Baudelaire y la urgencia de lo feo

“Las moscas bordoneaban sobre ese vientre podrido, del que salían negros batallones de larvas, que corrían cual un espeso líquido a lo largo de aquellos vivientes harapos…”

De vez en cuando, la literatura incluye dentro de sus filas autores cuya propuesta fractura el canon existente resignificando el concepto de lo que, aun hoy, asociamos con lo bello. Es el caso de Charles Baudelaire, poeta maldito de la segunda mitad del siglo XIX quien, definido como un aficionado a la decadencia de la condición humana, propuso y plasmó en sus obras un profundo replanteamiento de la estética de la poesía: el descubrimiento de la belleza en lo no bello.

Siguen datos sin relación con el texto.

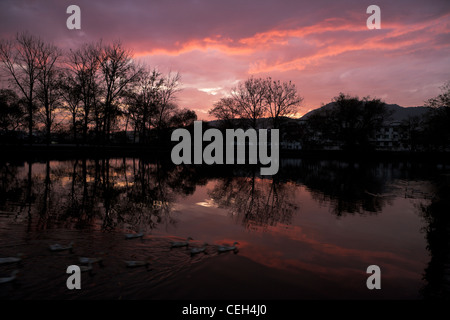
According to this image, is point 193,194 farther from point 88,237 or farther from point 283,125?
point 283,125

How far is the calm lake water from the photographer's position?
5.29 m

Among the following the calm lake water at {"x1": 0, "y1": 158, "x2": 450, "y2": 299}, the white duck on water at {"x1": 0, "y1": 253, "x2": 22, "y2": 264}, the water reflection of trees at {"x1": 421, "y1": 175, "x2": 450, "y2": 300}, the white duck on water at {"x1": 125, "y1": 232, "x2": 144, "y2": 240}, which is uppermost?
the white duck on water at {"x1": 0, "y1": 253, "x2": 22, "y2": 264}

Con la publicación de su obra Las flores del mal (1857), Baudelaire irrumpe con una poética provocadora e inquietante, desmarcada de todo parámetro epocal en la que se desliza una propuesta transformadora en relación a la mirada estética tradicional acerca del mundo. En el marco de esta obra y como materialización de lo anterior, el poema Una carroña entrega al lector la posibilidad de comprender que es viable fusionar elementos de la lírica tradicional con temáticas que desafían el paradigma estético-poético instalado por la tradición. Mediante el uso de tópicos familiares a un lector de poesía tradicional, el autor logra hacernos entrar en un doble juego de imágenes que contrastan de modo abrupto y progresivo entre sí, manteniendo al receptor en una permanente oscilación entre lo bello y lo feo.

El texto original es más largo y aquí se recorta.